On reflection however the remarks may be quite sensible advice. I remember in my teens that our family had a very limited amount of money to spend on clothes - there were so many other pressing and important priorities. My mother gave me some advice which have remained with me ever since my youth and ties in very well with Westwood's comments.
Mum said to buy one good quality item and use as a base to dress up or down with accessories. In many respects this was her take on a "capsule wardrobe". I followed what she said and bought a black jersey suit in the sale. I chose the suit very carefully to flatter my figure or lack of.......

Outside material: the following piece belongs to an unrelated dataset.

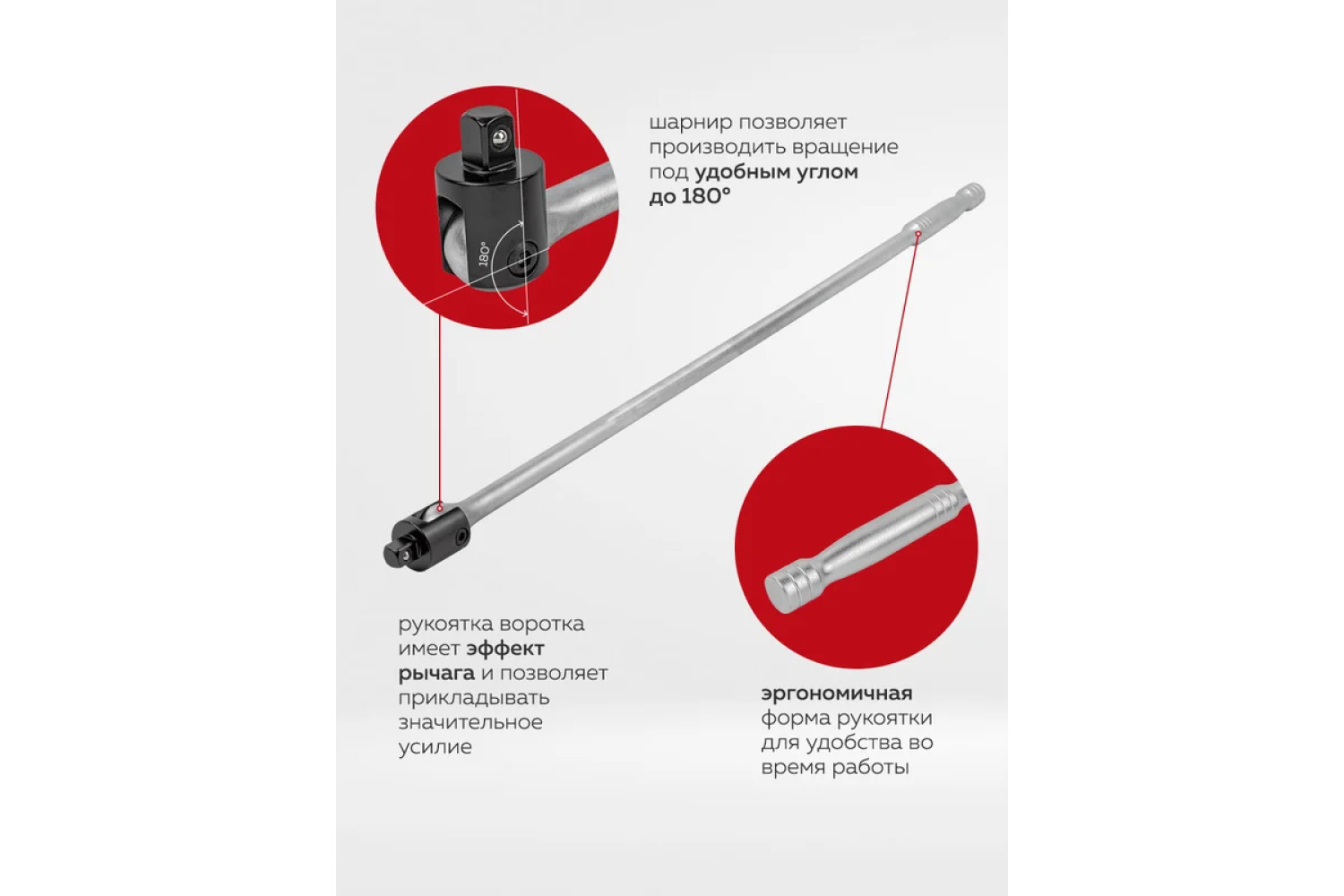 шарнир позволяет производить вращение под удобным углом до 180°

180°

рукоятка воротка имеет эффект рычага и позволяет прикладывать значительное усилие

эргономичная форма рукоятки для удобства во время работы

At 5 ft 8'' and weighing less than 8 stones it was a challenge. The suit however had a lined pencil skirt which hung beautifully as it had sufficient "body" with the two layers of material. The peplum jacket nipped in the waist with a belt and gave the impression of a curvy shape. I had 2/3 tops which reflected casual or more dressy. It is surprising how versatile these few items came to be and stood me in good stead for quite a long time.
These days youngsters seem to place a lot of emphasis on buying from the cheaper high street stores. This may seem like fun but I have heard people say some things you can only wear once or twice and then have to throw them away.
When you are young you could wear a bin liner and still look good! You have youth on your side and don't have to waste money, and often money you don't have, on inferior goods. It is surprising how creative you can be if you want to be.
Of course as you get older with perhaps more disposable income you can extend your wardrobe and indulge yourselves - and certainly I am guilty of that. I am however always mindful of buying quality and shopping around for the best price. Old habits die hard!
Maybe the fashion designers should think a little more about this lucrative silver market. It doesn't mean to say that clothes have to be "old" but maybe think about the length of garments and also consider dresses with sleeves which are important considerations when looking to flatter this audience.
Being relatively tall I am often attracted to items only to find that they are far too short - such a shame!!
However I digress.........getting back to Dame Vivienne .....................she may sometimes court controversy but she may be worth a listen!